Based in Sydney, Australia, Foundry is a blog by Rebecca Thao. Her posts explore modern architecture through photos and quotes by influential architects, engineers, and artists.

Facelift for Gateway Park

Facelift for Gateway Park

A team of volunteers sprucing up Gateway Park. Photo: Corey Ullman

A team of volunteers sprucing up Gateway Park. Photo: Corey Ullman

People often remark that turning from the frenzied, traffic-laden retail strip of Baltimore Pike onto Route 320 in Swarthmore is like suddenly entering a sylvan retreat. Half-century-old trees stretch their leafy branches across the road, enveloping the traveler in a hushed green calm.

The triangular patch of land situated at the intersection of those two roads is Gateway Park. 

With its towering evergreens and drifts of ornamental grasses swaying above brightly colored perennials, the park has for almost two decades served as a striking entryway to the borough. Recently, weeds and overgrown thistle have slowly strangled the flowers. Their thick tangle has obscured the “Welcome to Swarthmore” stone marker, dark at night due to a broken floodlight.

Finding a volunteer garden manager willing to oversee the park has been a recurring thorn in the side of the Swarthmore Horticultural Society (SHS). Baltimore Pike can be hot and noisy, and gardeners have to pull off the road onto the grass to unload plants and materials. Keeping Gateway spruced up requires more physical work than SHS’s other public gardens.

But now, it appears, the right gardener for the job has come along.

Dave Augustine, best known for the annual holiday light extravaganza in his yard on Park Avenue, agreed last month to take it over. 

Board member Judy Penney doggedly pursued Augustine for the job for more than a year. She got the idea from walking through his summer garden, where a koi pond, shrubs, and flowers take the place of winter’s thousands of holiday lights. She was struck not only by the garden’s beauty, but also by the gardener’s enthusiasm.

“His passion for plants, his energy, and his wanting to make a difference all seemed to be the answer to an ongoing problem of what to do about Gateway,” Penney said.

Augustine, who said he hated the sad state of Gateway Park, jumped right in and spent almost two weeks during his off hours in late June removing weeds, thistles, dried-out bulb foliage and trash. He filled almost an entire borough dump truck.

Although summer heat isn’t the best time to plant, Augustine was determined to beautify the space immediately. He and SHS vice president Andrew Bunting drew up a plant list, emphasizing Augustine’s favorite shrubs, Purple Leaf Sand Cherry and Red Twig Dogwood. While waiting for the order to arrive, they hired a plumber to fix a water hydrant broken for the past year.

Dave Augustine is Gateway Park’s new volunteer garden manager. Photo: Andrew Bunting

Dave Augustine is Gateway Park’s new volunteer garden manager. Photo: Andrew Bunting

Then, on a sweltering Sunday afternoon, Augustine and several SHS board members and other volunteers met up at Gateway to dig in more than 200 plants, most of them annuals such as bananas, cannas, and salvia, creating a purple, blue, and orange colorscape.

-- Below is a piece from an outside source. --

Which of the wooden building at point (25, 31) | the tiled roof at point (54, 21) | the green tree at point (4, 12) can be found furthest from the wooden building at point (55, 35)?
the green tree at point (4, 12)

Now, the SHS board hopes fervently that Augustine will embrace his new role as designer and caretaker.

“It’s a huge undertaking. Logistics are hard, and, honestly, it’s a 40-mph garden,” Augustine said. “No one can get up close and notice the hard work as much as [in] the downtown gardens. But it is the centerpiece, or entry, into town, and it has to look good.”

Earlier garden managers prized Gateway Park for its prominence, particularly former Swarthmore residents Mimi and John LeBourgeois, who lived around the corner and made a point of creating unusual displays. 

Before the Centennial Foundation purchased the 1/3 acre for the borough in 2002, the parcel was choked by weeds and straggly shrubs. The borough, along with the Swarthmore Environmental Advisory Council and the Scott Arboretum, organized an effort to create the park. A Scott Arboretum intern drafted the initial design plan, and SHS volunteered to provide changing flower displays for the beds.

But by 2011, the larger plantings were becoming overcrowded, and invasive species were flourishing. The Centennial Foundation donated $10,000 toward pruning and thinning the trees and reconfiguring the garden beds to include hardier plants needing less water.

The garden was managed by three different volunteers in ensuing years. They created masterful displays featuring a hardy, flowering meadow.

Since 2018, the SHS has struggled to find a gardener willing to take on the strenuous work in somewhat inhospitable conditions.

Augustine is not fazed by it, according to SHS board member Charles Cresson.

“I’ll accomplish what I need to,” Augustine said. “I like to have a vision and see people enjoy my vision.”

The icing on the cake? Augustine is an electrician. So that “Welcome to Swarthmore” sign is illuminated once again.